Auf der Nordseite des Atriums befindet sich das Tablinum des Hausherrn. Auf der gegenüberliegenden Seite öffnete sich ein Durchgang ursprünglich auf ein quadratisches Peristyl (c), das während der Bourbonenzeit ausgegraben, später aber wieder zugeschüttet und noch nicht wieder erforscht wurde.

Das große Triclinium und die umliegenden Räume (d) datieren aus der Mitte des ersten Jahrhunderts n. Chr. Es ist im Phantasiestil (Vierter pompejanischer Stil, ab 50 n. Chr.) reich verziert mit mythologischen Szenen, die blau auf gelbem und rotem Grund über einem unteren roten und schwarzen Dekorfries gerahmt sind. Das zentrale Bild an der Rückwand zeigt Ariadne, die von Theseus auf der Insel Naxos verlassen wurde. Im selben Raum befanden sich zwischen detailreichen Mustern auch die herausgebrochenen Fresken von Lykurgus und Ambrosia an der Ostwand und Hippolytus und Phaedra im Westen. Die kleineren Räume um das Triclinium herum haben Wände in Rot oder Gelb mit minimalistischem Dekor, bestehend aus Cupidos, Flugfiguren, Miniaturlandschaften und Medaillons mit Büsten. Einer dieser Räume hat ein ungewöhnliches gefliestes Muster. Über einem roten Zierfries enthalten die Kacheln bemalte Frauenfiguren und Putten in einer Abfolge, die alle vier Reihen wiederholt wird. Die erste Reihe zeigt abwechselnd weibliche Figuren und Vögel, gefolgt von Vögeln und Blumen in der zweiten, Blumen und Medaillons in der dritten Reihe und einer letzten, die mit Rosen durchsetzt ist. In der Nähe befinden sich zwei Diaetae, die auf beiden Seiten eines Sommertricliniums platziert sind (e). Beide Räume sind im Phantasiestil bemalt mit einer Mischung aus Landschaften und Tieren wie Grillen, Vögel und Schmetterlingen.

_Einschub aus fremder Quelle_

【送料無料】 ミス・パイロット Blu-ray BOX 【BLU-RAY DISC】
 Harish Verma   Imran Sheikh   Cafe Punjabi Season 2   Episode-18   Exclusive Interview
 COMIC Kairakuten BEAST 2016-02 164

Die Palästra (f) befindet sich am westlichen Ende der Villa und wurde dem Gebäude erst kurz vor dem Vesuv-Ausbruch hinzugefügt. Sie war etwa 104 Meter lang und 81 Meter breit, nach Vitruv die empfohlene Größe eines solchen Platzes. Die offene Fläche war von einer Kolonnade umgeben, die aus über 100 mit weißem Stuck bedeckten Säulen bestand. Im Jahr 2007 wurde ein großer Garten in der Palästra gefunden. Im Laufe des Jahres 2009 wurde die gesamte Gartenfläche von vulkanischem Schutt befreit und die Fläche so gerastert, dass Pflanzenbeete, Sträucher und Bäume sowie Garteneinrichtungen (Brunnen, Zisternen und Randsteine für Beete) erfasst werden konnten. So wird es möglich sein, Pflanzen und Bäume zu identifizieren, die zum Zeitpunkt des Ausbruchs dort gewachsen sind. Die Villa hatte eine eigene private Therme (i). Obwohl kleiner als die in anderen Villen in Stabiae, findet sich die vollständige Abfolge von Tepidarium, Caldarium und Frigidarium. An der südöstlichen Grundstücksgrenze lagen zahlreiche Versorgungsbereiche sowie Stallungen und Wirtschaftsgebäude (h).

Zweiter Komplex

Die so bezeichnete, schlechter erhaltene Villa befindet sich direkt neben der Villa Adrianna, von dieser nur durch eine schmale Gasse getrennt. Neuere Ausgrabungen ab 1967 brachten einen Teil des Peristyls und eine Reihe von Räumen zu Tage, die sich von der West- und Nordseite öffneten. Leider wurde einer dieser Räume, ein Oecus, später durch einen Erdrutsch zerstört. Die ursprüngliche Villa scheint um das große rechteckige Peristyl (a) herum gebaut worden zu sein, an dessen westlichem Ende ein heute wieder zugeschütteter, quadratischer Fischteich (b) lag. Zu den südlich angrenzenden Räumen gehörten eine Küche und die privaten Thermen der Villa, bestehend aus einem Caldarium (c) mit einer Apsis am nördlichen Ende und einem Bad an der Südseite, einem Tepidarium (d) mit einem Bad und einem weiteren Raum (e) mit einer kreisförmigen Kuppel, wahrscheinlich einem Laconicum. Die Kolonnade an der Nordseite des Peristyls besteht aus vierzehn stuckierten Säulen. Ein größerer Abstand in der nördlichen Säulenreihe markiert die Lage eines großen Tricliniums (f), das von einer Reihe von Räumen und Verbindungsgängen flankiert wird. Von der Wanddekoration in diesem Teil des Hauses ist wenig erhalten geblieben; die Mosaikböden hingegen waren in einem guten Zustand und befinden sich heute im Archäologischen Nationalmuseum in Neapel. Der weiße Mosaikboden mit einem zentralen, rechteckigen Bildfeld mit figürlichen Motiven war von einem schwarz-weißen Mäander begrenzt.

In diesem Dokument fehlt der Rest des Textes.